Страна: Россия
Моя основная сфера деятельности – музыка и литературное творчество. Пишу (и исполняю) песни, стихи и прозу (точнее, стихи в прозе). Творчеством занимаюсь с детства, как и мы все, однако на серьезном и профессиональном уровне с 2015-го года (третий курс Литературного Института). Тогда освоила стилистику, а значит, совершенно новые вибрации.
Country: Russia
The main area I’m engaged in is music and creative writing. I write – and perform – songs, poems and prose, which is actually prose poetry. I’ve been creative since childhood, as we all are, but my level became serious and professional in 2015 (the third year of studying in the Literary Institute). Then I came to my own writing style, meaning quite new vibrations.
Отрывок из эксперементальной прозы «Канцерофобия»
Каждая думает, все – думают, достаточно одного раза (но происходит это постоянно).
Он скользит вверх, и я чувствую, как за острые края стертых винировых цепляется его шероховатость. Похоже ли это на воспаление, такая ли на вкус кровь? Самое страшное – это когда все покрыто белыми язвами. И толи свет так падает, толи они под кожей и готовы пробиваться. Но то, что есть покраснение – это очевидно. Следующий шаг: должно кровоточить и одновременно с этим болеть. Если надавить, капель нет, щеткой можно расцарапать (даже при стопроцентной мягкости). Но, кажется, это больно, очень больно, или я уже мозоль натерла. Как бы там ни было и что бы ни происходило, но я уже третий час вылизываю себе десны.
Рассказала об этом подруге, она попробовала, сказала – болит после одного раза, я же провожу за этим все свое свободное время. Пока не жуешь, не спишь и не занимаешься тяжелым физическим трудом. После каждого приема пищи – йодинол, язык, проверка: вроде ровные, вроде не болят, и вроде в десна я не выдыхала. Подходя к зеркалу, я закрываю глаза. Паста, не очень приятная по температуре и консистенции (смешанная со слюной и зубным налетом), растекается по правой руке, пока я морщусь и отплевываюсь. Можно было бы этого избежать, но черта с два я посмотрю на себя в зеркало (и не дай Богиня увижу эти десна). После чистки они всегда красные, поэтому, если устала – Мирамистином, если не очень, то вотру Холисал.
Честно говоря, от последнего, меня в буквальном смысле выворачивает. Он вяжет рот, склеивает слизистую и пахнет стоматологическим кабинетом. Его невозможно вывести и выполоскать, он щиплет по центру, но я наношу его снова и снова, потому что если не нанести – десна снова покраснеет, а тогда, возможно, я снова буду думать, что это не лечится.

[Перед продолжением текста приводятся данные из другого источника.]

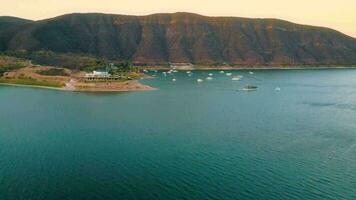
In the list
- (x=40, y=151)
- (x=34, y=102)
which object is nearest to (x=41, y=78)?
(x=34, y=102)

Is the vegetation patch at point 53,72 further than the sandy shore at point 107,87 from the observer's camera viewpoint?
Yes

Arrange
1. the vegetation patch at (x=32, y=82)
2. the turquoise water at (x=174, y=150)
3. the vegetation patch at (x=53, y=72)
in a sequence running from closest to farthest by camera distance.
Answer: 1. the turquoise water at (x=174, y=150)
2. the vegetation patch at (x=32, y=82)
3. the vegetation patch at (x=53, y=72)

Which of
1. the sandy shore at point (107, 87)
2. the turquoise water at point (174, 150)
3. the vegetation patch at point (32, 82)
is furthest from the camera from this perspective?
the vegetation patch at point (32, 82)

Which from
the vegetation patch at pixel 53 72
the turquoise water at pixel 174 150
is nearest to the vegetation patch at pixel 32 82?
the vegetation patch at pixel 53 72

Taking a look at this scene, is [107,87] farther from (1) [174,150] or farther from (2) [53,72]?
(1) [174,150]

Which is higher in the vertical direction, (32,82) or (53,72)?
(53,72)

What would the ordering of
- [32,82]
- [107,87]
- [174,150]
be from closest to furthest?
[174,150] < [107,87] < [32,82]

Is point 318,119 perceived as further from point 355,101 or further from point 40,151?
point 40,151

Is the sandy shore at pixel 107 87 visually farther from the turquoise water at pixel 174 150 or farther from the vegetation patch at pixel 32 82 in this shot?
the turquoise water at pixel 174 150

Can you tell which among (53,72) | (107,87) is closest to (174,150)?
(107,87)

Интуитивно я чувствую, и, вероятно, психотерапия подтвердит, что правильнее так и говорить: я боюсь рака десен. Но само это слово вводит меня в состояние парализующего ужаса, поэтому я, какие угодно, метафоры придумаю, лишь бы вы поняли, что мне очень страшно.
Проверка не дает ощущения безопасности. Мне могло показаться, или все изменится уже буквально через секунду. Нельзя курить в воспаленную десну, ведь, может, именно там и тогда все и образуется. Хотя в насквозь порванную губу я вдыхала, но это только потому, что она мне сказала, что делала это сразу. На самом деле, все равно буду (хотя и знаю, чем это чревато, — рассказали), а постоянная невротическая тяга убедиться создает иллюзию контроля (с ним у меня кстати – проблемы).
Прекрасно знаю, что все произнесенное от первого лица, как правило, похоже на исповедь. И в условиях массового безразличия к чувству это может оказаться грандиозным литературным провалом. Но если говорить о неких правилах, которые любому зрителю должны быть чужды – это само по себе провал, все-таки, как мне тогда объяснить, что такое изо дня в день проверять себя на болезнь десен? Это не один раз заболело, и ты это не можешь прекратить. Потому что если прекратить, то все развалится, и тогда ты окажешься под ударом, и сама же туда себя загнала. Так что, что бы вы обо мне ни думали, а изрезанный виниром окровавленный язык снова поднимается вверх в поисках привкуса крови, стараясь отличить свою от той, которая может идти от десен.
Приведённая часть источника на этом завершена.